15LOX-1 is revealed as an apoptosis inducer in human
cancers and inhibits cancer progression. The
reduction of 15LOX-1 and the isoform 15LOX-2 is correlated with the disease
progression of breast cancer and the poor clinical outcome [35]. Induction of
15LOX-1 provides apoptosis in oral cancer [36]. 15LOX-1 expression is downregulated
in colon adenomas, and ectopic expression of 15LOX-1 induces apoptosis in
Caco-2 colon cancer cells [37].
In expression of 15LOX-1, inflammatory cytokines play an
important role. Interleukin (IL)-4 and IL-13 induce 15LOX-1 expression via
Jak2/Tyk2/Stats pathway [36, 38–40]. In prostate cancer, ratio of ω-3/ω-6 fatty acids is associated with expressions of 15LOX-1 and COX-2 [41].
15LOX-1 induction by nonsteroidal anti-inflammatory drugs (NSAIDs), such as
sulindac sulfone, provides apoptosis in SW480 colon cancer cells. Sulindac
sulfone inhibits GMP (cGMP)-phosphodiesterases and activates protein kinase G,
which enhances 15LOX-1 expression transcriptionally [42]. GATA-6
transcriptional factor is involved in NSAID-induced 15LOX-1 induction in RKO
and DLD-1 colon cancer cells [43]. GATA-6 activates 15LOX-1 promoter in Caco-2
colon cancer cells but not in the cells induced differentiation by
sodium-butyrate [44]. These are supported by conventional NSAIDs activates PPARγ
[45]. COX-2 expression also involves Jak2/Stats pathway and nuclear factor (NFκB) [46–48]. Activation of PPARγ
downregulates COX-2 expression by inhibition of NFκB and activator protein
(AP)-1 [49]. This negative regulation of COX-2 expression by PPARγ
activation might be one of the
mechanisms of reversal expressions between 15LOX-1 and COX-2. Furthermore, promoter DNA
methylation is responsible for silencing 15LOX-1 expression, which is reversed
by 5-aza-2-deoxycytidine treatment [50, 51]. The epigenetic alteration might be
a trigger to switch 15LOX-1 repression and COX-2 upregulation along with
malignant transformation and disease progression in colorectal cancer. Thus,
switching of LA metabolism from 15LOX-1 to COX-2 is thought to be a common
mechanism to escape from antitumoral effect of LA.

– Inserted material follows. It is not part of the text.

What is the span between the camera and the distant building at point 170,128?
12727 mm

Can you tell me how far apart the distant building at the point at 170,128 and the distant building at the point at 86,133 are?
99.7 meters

4. Antitumor Effect of CLA
We
next argue the effect of CLA, which is an isomer of linoleic acid and is
established as a PPARγ ligand without metabolization by 15LOX-1.
CLA is a natural content of some foods, such as beef, lamb, and also vegetable
oils [8]. CLA is one of essential fatty acids, which possesses characteristic
bioactive properties [8]. CLA is composed of positional- and stereoisomers
of octadecadienoate (18 : 2). Chemoprotective properties of CLA are reported in
experimental cancer models and in vitro examinations [8, 19]. Differently from
LA, CLA is not a precursor of prostaglandines. CLA activates PPARγ as a ligand [7, 52]. Through activation of PPARγ, CLA might act as an antimetastatic agent as
well as an anticarcinogenic agent. We examined the antimetastatic effect of CLA
on peritoneal dissemination [53]. Cell growth of MKN28 human gastric cancer
cells and Colo320 human colon cancer cells was suppressed by CLA in a
dose-dependent manner with an increment in apoptosis. CLA significantly
inhibited invasion into type IV collagen-coated membrane of MKN28 and Colo320
cells. CLA-induced growth inhibition was recovered by the exposure to antisense
S-oligodeoxynucleotides (ODN) for PPARγ in both cell lines. BALB/c nu-nu mice were
inoculated with MKN28 and Colo320 cells into their peritoneal cavity, and
administrated with CLA intraperitoneally (weekly, 4 times). CLA treatment did
not affect food intake or weight gain of mice. CLA treatment significantly
decreased metastatic foci of both cells in the peritoneal cavity. Survival rate
in mice inoculated with MKN28 or Colo320 cells was significantly recovered by
CLA treatment. PPARγ initiates transcription of genes associated
with energy homeostasis, cell growth, and anti-/proinflammatory
effect [24, 54–57]. Protein production in MKN28 and Colo320 cells
treated with CLA showed a decrease in epidermal growth factor receptor (EGFR)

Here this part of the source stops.